Prevalence of HIV varies widely across South Carolina, with much higher rates in Greenville, Horry and Richland counties and less so in Charleston, Berkeley and Dorchester, according to DHEC. Those ages 20-29 in South Carolina make up 13 percent of the total population but account for nearly 40 percent of new HIV diagnoses, according to DHEC.

That speaks to a need for greater awareness and education, which can be hampered by a number of things, including stigma, Reams said.

"It’s very challenging to get the word out," he said. Part of that has to do with the perception of HIV, particularly among the young, Reams said.

Quite often he will be doing community outreach, "And they say, 'Oh, AIDS is still a thing?'" Reams said.

Luciano, a peer services coordinator at Palmetto Care, encounters that lack of concern and awareness of recent history as well.

"People in that 20-29 age range don’t have any memory of the point in time when HIV/AIDS was a terrifying prospect and they have no experience of the trauma of seeing members of the community die around them," he said.

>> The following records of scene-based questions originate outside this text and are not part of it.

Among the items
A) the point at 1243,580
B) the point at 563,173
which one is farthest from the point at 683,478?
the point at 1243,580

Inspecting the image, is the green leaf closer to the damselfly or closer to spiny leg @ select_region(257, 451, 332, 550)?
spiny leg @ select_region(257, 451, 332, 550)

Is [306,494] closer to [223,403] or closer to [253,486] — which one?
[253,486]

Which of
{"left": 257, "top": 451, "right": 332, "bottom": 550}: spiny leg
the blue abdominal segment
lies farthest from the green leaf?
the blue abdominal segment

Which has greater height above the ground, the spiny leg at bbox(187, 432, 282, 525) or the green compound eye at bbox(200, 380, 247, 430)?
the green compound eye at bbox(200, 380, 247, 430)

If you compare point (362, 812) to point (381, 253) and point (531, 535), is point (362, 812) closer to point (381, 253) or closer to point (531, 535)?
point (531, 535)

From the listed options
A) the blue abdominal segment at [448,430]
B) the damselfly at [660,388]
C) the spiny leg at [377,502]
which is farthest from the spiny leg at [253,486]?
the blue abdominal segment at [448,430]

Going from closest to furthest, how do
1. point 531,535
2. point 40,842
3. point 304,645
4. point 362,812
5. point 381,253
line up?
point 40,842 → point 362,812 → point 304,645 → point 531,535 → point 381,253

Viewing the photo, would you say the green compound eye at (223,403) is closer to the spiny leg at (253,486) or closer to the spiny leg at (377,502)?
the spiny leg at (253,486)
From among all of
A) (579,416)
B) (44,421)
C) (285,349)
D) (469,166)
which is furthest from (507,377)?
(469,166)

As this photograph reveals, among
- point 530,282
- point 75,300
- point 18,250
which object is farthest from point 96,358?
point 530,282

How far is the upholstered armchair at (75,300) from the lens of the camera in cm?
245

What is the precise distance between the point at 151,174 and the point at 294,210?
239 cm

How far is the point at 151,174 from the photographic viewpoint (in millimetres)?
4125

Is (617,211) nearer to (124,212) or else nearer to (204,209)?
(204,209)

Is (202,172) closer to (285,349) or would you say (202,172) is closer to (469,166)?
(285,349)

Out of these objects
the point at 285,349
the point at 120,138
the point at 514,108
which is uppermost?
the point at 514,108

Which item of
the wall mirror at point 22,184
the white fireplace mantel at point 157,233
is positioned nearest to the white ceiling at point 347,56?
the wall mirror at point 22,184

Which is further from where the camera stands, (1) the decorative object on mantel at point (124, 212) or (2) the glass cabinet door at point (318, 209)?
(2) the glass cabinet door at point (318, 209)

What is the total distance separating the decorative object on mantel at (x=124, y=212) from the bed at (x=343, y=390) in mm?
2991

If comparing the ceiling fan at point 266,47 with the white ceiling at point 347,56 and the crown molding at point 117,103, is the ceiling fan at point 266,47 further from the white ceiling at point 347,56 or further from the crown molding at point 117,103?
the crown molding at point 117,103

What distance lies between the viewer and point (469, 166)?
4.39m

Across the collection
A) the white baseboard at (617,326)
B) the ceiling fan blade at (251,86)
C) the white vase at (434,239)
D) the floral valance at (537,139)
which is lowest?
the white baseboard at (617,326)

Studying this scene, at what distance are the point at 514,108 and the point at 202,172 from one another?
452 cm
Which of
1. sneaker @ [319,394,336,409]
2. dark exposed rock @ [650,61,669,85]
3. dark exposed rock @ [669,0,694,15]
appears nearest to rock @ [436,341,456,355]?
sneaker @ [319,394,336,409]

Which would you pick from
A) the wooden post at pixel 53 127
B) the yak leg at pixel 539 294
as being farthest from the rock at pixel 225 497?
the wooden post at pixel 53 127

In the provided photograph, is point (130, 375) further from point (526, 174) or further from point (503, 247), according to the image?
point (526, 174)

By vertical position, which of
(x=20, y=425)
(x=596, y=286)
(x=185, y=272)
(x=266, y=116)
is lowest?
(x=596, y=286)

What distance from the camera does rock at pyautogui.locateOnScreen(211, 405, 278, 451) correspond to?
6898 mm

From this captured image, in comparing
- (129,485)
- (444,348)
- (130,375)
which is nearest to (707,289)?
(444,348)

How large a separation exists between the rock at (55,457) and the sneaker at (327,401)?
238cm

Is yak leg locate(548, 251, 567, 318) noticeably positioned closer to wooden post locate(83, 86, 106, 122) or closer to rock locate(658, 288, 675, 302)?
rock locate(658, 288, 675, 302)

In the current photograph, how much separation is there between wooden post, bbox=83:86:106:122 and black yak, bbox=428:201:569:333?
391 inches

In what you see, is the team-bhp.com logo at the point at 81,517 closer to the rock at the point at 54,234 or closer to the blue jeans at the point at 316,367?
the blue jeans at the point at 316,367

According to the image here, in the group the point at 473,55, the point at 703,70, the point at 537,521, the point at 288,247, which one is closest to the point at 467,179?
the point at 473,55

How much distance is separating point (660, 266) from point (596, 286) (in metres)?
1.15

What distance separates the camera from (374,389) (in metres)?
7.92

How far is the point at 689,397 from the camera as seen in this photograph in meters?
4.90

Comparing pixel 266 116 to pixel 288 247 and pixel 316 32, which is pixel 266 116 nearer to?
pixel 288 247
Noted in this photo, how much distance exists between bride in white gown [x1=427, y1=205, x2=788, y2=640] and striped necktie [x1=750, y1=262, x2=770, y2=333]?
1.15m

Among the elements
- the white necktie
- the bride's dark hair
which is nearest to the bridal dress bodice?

When Luciano speaks to college groups, "I can't tell you how many times I've been asked, 'Is that still a thing?'" he said. 

Part of it is awareness, said Shanna Hastie, a licensed master social worker with DHEC Lowcountry Public Health Region.

"That’s where we come in," she said. "We want to make sure individuals know their risk."

But it can be challenging to make people aware of things like pre-exposure prophylaxis (PrEP) medication that can reduce the risk of infection, Hastie said.

"There may not be a lot of conversations around sexual health or PrEP or if it is something they may qualify for," she said.

Fortunately during the pandemic, many people who were already diagnosed and in care were able to stay on their medication, so the number with a suppressed viral load remained stable, CDC reported.

That was a concern Luciano had of losing people during the pandemic.

And it turned out, "it was a much smaller number than I feared," he said.